É relevante saber que determinado conteúdo foi gerado por IA diferenciando-o de outras criações audiovisuais feitas por pessoas. Isso evita confusão para o público ao se deparar com o uso da IA Generativa. Ao conhecermos como a IA Generativa é utilizada, podemos entender suas capacidades e limitações. As reações à IA Generativa hoje são já bastante diferentes daquela que vimos no famoso caso do “Papa Francisco de casaco puffer branco” apenas alguns meses atrás o que, ao menos em parte, se deve ao maior conhecimento de todos sobre como essa tecnologia funciona. É nesse sentido que vai o PL 3592/23 também ao indicar claramente que qualquer publicidade feita com IA deve conter informação ostensiva ao consumidor com os dizeres “publicidade com uso de inteligência artificial”.
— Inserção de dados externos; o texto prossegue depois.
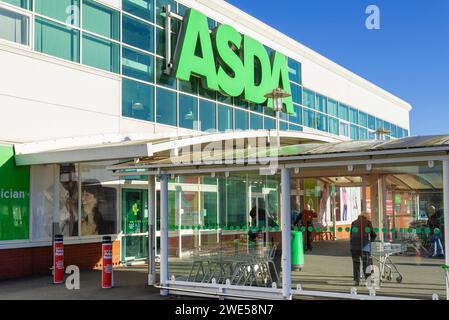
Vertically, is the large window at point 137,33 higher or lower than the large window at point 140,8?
lower

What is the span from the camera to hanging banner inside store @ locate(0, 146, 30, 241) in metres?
12.2

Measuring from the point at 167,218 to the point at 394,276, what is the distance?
422 cm

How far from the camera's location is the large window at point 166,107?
54.3 feet

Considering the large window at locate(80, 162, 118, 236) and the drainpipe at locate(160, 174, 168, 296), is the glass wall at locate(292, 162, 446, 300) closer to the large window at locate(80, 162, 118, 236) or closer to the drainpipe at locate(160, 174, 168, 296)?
the drainpipe at locate(160, 174, 168, 296)

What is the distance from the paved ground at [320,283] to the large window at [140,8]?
25.9 ft

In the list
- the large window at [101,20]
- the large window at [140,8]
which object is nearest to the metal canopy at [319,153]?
the large window at [101,20]

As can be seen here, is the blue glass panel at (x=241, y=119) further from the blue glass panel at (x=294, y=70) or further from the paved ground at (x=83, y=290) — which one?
the paved ground at (x=83, y=290)

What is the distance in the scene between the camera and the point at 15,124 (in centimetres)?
1251

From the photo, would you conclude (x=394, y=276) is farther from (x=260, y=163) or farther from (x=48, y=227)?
(x=48, y=227)

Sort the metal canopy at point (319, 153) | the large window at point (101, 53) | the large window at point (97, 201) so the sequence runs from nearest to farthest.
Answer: the metal canopy at point (319, 153) → the large window at point (97, 201) → the large window at point (101, 53)

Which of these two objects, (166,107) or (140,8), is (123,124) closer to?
(166,107)

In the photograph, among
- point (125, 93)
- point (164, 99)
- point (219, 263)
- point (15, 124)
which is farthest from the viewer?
point (164, 99)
A transparência tem, ainda, um papel importante ao possibilitar um acompanhamento mais próximo das autoridades reguladoras. Isso permite compreender como a IA Generativa está sendo aplicada, conhecer casos de maior e menor sucesso e orientar os agentes de IA para um uso ético, seguro e responsável dessa tecnologia ao longo do tempo.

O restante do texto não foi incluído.